Passage to read:
_ _ _ _ _ _ _
7

I have a series of directories on Linux and each directory contains lots of files and data. The data in those directories are automatically generated, but multiple users will need to perform more analysis on that data and generate more files, change the structure, etc.

Since these data directories are very large, I don't want several people to make a copy of the original data so I'd like to make a copy of the directory and link to the original from the new one. However, I'd like any changes to be kept only in the new directory, and leave the original read only. I'd prefer not to link only specific files that I define because the data in these directories is so varied.

So I'm wondering if there is a way to create a copy of a directory by linking to the original but keeping any changed files in the new directory only.

Shahbaz
  • 46,337
  • 19
  • 116
  • 182
Greg B
  • 609
  • 6
  • 19

2 Answers2

23

It turns out this is what I wanted to:

cp -al <origdir> <newdir>

It will copy an entire directory and create hard links to the original files. If the original file is deleted, the copied file still exists, and vice-versa. This will work perfectly, but I found newdir must not already exist. As long as the original files are read-only, you'll be able to create an identical, safe copy of the original directory.

Greg B
  • 609
  • 6
  • 19
  • 1
    It's possible to do this when the original files are not read-only, but any changes made to either copy will be made to both copies equally, so hard linking is not suitable if you want to be able to modify the copied file without modifying the original. – thomasrutter Jul 22 '14 at 00:20
  • If the files are read-only, then whatever program modifies (and saves) the file must overwrite the file, rather than modify it in-place. For `cp`, `cp -f` will accomplish this. – palswim Aug 23 '20 at 05:20
2

However, since you are looking for a way that people can write back changes, UnionFS is probably what you are looking for. It provides means to combine read-only and read-write locations into one.

Unionfs allows any mix of read-only and read-write branches, as well as insertion and deletion of branches anywhere in the fan-out.


Originally I was going to recommend this (I use it a lot):

Assuming the permissions aren't an issue (e.g. only reading is required) I would suggest to bind-mount them into place.
_ _ _ _ _ _ _
[Stored items]
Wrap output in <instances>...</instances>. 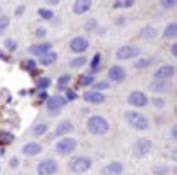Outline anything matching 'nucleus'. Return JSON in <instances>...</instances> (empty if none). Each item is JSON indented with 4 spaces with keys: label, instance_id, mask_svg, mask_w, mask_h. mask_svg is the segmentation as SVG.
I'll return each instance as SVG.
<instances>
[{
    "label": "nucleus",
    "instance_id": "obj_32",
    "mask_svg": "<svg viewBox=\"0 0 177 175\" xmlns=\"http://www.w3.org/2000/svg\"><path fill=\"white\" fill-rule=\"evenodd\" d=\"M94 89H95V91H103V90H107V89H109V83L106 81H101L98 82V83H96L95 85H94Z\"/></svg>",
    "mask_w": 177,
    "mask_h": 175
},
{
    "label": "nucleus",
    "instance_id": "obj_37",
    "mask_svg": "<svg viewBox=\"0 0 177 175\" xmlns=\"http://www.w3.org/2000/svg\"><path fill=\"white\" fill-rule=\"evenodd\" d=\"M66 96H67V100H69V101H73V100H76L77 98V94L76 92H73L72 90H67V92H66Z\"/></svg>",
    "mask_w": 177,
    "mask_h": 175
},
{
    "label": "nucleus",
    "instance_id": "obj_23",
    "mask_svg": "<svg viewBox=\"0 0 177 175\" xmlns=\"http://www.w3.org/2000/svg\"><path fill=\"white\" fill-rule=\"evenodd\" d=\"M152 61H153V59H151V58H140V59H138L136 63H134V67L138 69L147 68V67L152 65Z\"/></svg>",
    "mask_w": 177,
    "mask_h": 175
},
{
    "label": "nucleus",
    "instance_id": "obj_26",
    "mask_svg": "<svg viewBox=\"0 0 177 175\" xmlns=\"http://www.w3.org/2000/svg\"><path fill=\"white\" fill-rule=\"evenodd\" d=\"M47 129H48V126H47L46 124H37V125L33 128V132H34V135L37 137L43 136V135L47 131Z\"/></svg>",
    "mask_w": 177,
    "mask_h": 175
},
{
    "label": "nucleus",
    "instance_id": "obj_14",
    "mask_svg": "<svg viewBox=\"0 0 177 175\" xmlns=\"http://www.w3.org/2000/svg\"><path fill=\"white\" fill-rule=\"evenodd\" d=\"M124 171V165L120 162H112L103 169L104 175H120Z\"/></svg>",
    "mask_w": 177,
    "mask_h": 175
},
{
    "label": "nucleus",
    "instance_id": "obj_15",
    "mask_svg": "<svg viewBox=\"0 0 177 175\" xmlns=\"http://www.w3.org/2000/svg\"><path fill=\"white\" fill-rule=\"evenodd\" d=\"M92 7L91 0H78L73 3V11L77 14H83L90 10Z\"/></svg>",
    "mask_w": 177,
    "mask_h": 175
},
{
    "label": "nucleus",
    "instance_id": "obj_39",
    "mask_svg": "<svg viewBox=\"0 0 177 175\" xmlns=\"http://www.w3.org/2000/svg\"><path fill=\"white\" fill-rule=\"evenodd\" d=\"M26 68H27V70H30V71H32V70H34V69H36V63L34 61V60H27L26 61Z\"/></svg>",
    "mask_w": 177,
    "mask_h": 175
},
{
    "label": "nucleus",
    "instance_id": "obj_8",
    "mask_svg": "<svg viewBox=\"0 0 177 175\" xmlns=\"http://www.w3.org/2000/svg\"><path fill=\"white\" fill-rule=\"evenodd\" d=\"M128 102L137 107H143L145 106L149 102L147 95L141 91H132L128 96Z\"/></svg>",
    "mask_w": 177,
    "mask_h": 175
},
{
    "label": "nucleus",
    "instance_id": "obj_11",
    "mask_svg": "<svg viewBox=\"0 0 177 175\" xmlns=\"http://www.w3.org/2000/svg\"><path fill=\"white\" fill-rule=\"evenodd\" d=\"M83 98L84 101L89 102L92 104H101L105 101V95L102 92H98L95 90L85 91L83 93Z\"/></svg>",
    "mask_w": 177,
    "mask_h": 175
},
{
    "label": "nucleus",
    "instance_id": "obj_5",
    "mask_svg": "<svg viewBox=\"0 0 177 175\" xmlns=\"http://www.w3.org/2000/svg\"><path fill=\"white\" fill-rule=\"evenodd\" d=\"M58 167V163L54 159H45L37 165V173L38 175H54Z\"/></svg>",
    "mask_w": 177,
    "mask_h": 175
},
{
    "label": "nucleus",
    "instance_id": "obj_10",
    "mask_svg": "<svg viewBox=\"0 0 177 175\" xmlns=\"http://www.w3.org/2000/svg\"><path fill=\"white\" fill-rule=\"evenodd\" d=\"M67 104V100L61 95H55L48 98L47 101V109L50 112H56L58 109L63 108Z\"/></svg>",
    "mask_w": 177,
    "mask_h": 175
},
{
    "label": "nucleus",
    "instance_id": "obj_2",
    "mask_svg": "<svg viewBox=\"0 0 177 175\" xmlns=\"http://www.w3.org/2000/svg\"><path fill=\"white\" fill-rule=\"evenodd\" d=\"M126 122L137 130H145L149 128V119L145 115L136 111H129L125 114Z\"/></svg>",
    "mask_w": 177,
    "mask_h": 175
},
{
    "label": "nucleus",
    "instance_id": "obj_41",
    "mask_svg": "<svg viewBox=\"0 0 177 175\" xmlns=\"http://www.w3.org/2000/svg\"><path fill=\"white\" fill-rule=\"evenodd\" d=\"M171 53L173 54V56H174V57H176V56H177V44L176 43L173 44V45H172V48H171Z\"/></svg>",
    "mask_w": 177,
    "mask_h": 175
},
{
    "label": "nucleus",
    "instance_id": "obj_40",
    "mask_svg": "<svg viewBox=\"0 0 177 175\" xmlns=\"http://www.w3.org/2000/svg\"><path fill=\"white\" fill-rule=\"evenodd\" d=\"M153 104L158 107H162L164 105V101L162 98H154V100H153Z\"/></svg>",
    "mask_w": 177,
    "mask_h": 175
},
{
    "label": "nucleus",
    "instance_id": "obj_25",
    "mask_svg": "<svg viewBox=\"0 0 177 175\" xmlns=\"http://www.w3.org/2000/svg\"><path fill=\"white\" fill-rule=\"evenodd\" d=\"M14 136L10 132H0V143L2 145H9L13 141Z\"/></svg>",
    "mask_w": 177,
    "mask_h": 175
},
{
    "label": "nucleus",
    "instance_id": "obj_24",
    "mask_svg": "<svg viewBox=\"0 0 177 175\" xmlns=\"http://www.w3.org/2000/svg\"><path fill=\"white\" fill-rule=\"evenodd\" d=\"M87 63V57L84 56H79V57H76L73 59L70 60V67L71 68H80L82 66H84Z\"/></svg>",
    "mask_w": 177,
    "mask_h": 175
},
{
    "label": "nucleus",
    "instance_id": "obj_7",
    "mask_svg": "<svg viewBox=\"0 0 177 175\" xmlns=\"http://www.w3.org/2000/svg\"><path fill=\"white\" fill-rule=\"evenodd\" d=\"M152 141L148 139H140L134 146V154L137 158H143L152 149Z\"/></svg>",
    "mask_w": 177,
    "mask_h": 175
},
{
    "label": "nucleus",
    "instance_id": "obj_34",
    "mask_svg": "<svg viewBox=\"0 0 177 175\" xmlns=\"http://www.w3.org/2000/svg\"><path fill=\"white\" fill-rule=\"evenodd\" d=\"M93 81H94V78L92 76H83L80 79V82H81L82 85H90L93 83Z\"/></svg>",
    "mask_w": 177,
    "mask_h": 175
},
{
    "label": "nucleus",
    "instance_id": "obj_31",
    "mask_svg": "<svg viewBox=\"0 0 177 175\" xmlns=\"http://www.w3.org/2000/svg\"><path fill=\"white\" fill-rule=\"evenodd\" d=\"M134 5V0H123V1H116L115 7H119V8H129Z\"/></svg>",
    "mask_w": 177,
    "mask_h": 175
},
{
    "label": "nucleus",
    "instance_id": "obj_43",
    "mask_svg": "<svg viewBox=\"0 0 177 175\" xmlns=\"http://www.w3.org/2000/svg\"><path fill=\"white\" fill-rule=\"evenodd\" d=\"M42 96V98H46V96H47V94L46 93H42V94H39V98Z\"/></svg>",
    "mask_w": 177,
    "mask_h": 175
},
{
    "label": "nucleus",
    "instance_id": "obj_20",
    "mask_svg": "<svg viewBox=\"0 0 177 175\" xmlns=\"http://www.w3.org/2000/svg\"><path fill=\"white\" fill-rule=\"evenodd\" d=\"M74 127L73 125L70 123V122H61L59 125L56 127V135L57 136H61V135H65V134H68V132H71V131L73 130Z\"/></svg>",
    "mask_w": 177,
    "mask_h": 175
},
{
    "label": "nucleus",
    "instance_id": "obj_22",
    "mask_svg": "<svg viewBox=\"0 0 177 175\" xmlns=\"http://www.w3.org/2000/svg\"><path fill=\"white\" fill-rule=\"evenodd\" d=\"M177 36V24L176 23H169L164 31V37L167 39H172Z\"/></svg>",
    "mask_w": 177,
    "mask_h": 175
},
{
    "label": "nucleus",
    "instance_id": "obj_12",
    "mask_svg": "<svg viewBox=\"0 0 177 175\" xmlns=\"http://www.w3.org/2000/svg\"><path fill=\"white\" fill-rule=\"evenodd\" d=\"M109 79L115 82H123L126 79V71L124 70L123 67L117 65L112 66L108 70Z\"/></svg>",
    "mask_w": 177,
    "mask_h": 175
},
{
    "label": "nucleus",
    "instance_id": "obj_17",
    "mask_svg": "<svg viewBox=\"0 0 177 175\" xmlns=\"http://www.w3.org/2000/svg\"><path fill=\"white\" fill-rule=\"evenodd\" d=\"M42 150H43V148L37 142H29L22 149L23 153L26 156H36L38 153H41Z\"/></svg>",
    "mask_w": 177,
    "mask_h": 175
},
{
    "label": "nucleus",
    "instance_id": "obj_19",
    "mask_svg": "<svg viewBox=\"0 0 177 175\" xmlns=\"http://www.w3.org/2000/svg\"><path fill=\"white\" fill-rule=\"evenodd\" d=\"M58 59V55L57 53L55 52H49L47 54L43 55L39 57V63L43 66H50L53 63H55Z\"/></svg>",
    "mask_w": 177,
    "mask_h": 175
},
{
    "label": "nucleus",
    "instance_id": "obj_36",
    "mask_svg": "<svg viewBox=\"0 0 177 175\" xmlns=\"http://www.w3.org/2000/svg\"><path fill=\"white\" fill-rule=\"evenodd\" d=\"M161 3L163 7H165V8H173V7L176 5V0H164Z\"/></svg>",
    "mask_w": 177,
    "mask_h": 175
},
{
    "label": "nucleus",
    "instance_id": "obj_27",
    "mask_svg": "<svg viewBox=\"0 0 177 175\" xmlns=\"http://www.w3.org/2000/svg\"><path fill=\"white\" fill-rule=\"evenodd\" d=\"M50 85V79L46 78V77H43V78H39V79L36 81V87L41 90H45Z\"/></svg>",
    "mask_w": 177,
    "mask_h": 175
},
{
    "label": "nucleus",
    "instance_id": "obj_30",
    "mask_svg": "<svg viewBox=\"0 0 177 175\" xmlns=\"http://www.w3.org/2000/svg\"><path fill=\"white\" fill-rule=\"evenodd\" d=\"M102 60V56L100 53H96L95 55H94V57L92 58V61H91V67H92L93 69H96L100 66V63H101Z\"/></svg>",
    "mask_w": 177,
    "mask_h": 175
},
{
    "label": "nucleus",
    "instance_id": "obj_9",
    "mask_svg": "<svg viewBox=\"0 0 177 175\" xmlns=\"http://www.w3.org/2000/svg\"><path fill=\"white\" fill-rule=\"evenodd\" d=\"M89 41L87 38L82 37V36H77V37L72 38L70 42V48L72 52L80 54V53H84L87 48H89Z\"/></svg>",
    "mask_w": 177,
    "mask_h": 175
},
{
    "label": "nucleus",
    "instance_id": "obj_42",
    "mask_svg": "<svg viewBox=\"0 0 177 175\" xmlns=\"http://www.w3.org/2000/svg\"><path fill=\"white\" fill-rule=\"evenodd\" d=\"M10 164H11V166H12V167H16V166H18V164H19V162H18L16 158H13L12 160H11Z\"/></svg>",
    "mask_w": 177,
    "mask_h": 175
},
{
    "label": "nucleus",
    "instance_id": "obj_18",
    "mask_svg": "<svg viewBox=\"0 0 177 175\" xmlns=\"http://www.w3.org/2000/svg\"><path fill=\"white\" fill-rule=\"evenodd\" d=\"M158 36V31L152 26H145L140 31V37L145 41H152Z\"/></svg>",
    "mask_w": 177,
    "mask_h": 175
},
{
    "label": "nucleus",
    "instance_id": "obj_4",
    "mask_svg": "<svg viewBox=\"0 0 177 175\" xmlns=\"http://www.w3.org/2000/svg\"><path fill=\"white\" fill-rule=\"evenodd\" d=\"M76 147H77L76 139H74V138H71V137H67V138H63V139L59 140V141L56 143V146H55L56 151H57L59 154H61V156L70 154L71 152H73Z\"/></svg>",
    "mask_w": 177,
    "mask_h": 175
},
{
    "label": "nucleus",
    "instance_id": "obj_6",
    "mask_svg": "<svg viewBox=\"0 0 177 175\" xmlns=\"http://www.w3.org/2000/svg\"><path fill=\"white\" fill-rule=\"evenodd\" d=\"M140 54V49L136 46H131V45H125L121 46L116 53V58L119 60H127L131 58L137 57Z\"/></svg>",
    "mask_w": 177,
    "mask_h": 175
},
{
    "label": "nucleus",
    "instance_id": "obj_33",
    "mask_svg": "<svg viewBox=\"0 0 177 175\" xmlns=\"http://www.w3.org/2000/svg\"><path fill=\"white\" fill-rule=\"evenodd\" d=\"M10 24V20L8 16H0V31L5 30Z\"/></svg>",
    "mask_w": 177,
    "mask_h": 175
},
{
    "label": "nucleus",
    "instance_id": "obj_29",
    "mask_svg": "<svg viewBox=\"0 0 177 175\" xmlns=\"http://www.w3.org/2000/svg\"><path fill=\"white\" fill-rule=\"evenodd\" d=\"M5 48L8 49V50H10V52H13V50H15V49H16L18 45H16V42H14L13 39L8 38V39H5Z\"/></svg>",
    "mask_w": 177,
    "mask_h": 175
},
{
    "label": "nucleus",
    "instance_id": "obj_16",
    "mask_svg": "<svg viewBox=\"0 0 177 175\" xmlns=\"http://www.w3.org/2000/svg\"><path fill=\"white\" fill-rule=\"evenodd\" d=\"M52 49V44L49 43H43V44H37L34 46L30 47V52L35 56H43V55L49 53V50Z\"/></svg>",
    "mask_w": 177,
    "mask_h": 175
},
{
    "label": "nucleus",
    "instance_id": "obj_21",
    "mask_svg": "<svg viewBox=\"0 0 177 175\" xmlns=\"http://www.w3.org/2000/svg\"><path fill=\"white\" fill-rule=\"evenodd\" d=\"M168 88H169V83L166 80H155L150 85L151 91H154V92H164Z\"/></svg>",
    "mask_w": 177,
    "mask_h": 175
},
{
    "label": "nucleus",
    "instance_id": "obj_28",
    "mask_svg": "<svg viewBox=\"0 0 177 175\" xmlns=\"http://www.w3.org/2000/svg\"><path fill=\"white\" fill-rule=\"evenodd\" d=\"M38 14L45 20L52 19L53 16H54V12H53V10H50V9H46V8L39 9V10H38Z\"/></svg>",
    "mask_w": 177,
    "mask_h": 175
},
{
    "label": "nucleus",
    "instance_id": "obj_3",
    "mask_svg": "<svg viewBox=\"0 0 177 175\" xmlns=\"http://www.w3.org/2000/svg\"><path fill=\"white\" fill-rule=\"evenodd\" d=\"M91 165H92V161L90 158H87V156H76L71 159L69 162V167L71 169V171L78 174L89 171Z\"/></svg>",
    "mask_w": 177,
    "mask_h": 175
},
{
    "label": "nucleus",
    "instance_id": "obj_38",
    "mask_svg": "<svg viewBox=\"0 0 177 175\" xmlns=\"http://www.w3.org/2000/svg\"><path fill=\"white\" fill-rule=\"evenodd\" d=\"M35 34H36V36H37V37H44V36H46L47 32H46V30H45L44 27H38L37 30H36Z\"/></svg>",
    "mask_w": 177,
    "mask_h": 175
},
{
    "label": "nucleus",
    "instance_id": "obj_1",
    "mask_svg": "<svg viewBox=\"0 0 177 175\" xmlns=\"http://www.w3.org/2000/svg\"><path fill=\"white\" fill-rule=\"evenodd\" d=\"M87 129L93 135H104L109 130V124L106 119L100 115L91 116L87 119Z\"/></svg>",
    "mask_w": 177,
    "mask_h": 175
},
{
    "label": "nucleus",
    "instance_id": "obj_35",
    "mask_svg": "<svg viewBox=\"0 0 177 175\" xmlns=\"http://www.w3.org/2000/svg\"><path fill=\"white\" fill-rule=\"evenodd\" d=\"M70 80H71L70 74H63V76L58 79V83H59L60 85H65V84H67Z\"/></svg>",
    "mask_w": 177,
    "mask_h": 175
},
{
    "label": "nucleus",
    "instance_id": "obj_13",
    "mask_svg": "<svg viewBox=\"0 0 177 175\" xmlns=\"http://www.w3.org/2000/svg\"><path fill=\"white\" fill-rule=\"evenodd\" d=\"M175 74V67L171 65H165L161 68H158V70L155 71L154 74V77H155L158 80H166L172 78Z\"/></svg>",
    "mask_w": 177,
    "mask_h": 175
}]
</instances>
_ _ _ _ _ _ _
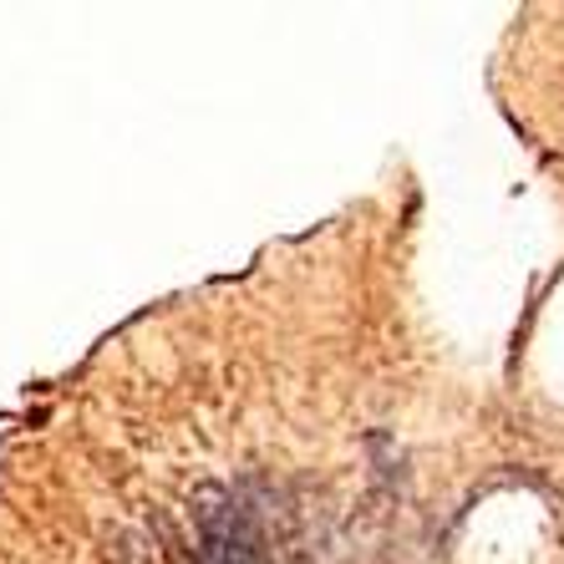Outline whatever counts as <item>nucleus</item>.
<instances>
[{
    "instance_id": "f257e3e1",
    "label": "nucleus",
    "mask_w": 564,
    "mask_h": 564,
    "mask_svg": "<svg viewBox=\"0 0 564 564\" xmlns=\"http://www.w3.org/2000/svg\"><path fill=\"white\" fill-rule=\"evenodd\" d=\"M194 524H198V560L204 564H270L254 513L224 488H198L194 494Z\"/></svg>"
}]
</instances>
_ _ _ _ _ _ _
The request:
Answer these questions about the thread on copying Linux directories above the items:
(a) What command does the reply beginning "It turns out this is what I wanted" give?
(b) What must be true of newdir for that command to work?
(c) According to the thread, what does UnionFS combine into one?

Result of this task:
(a) cp -al <origdir> <newdir>
(b) It must not already exist.
(c) Read-only and read-write locations.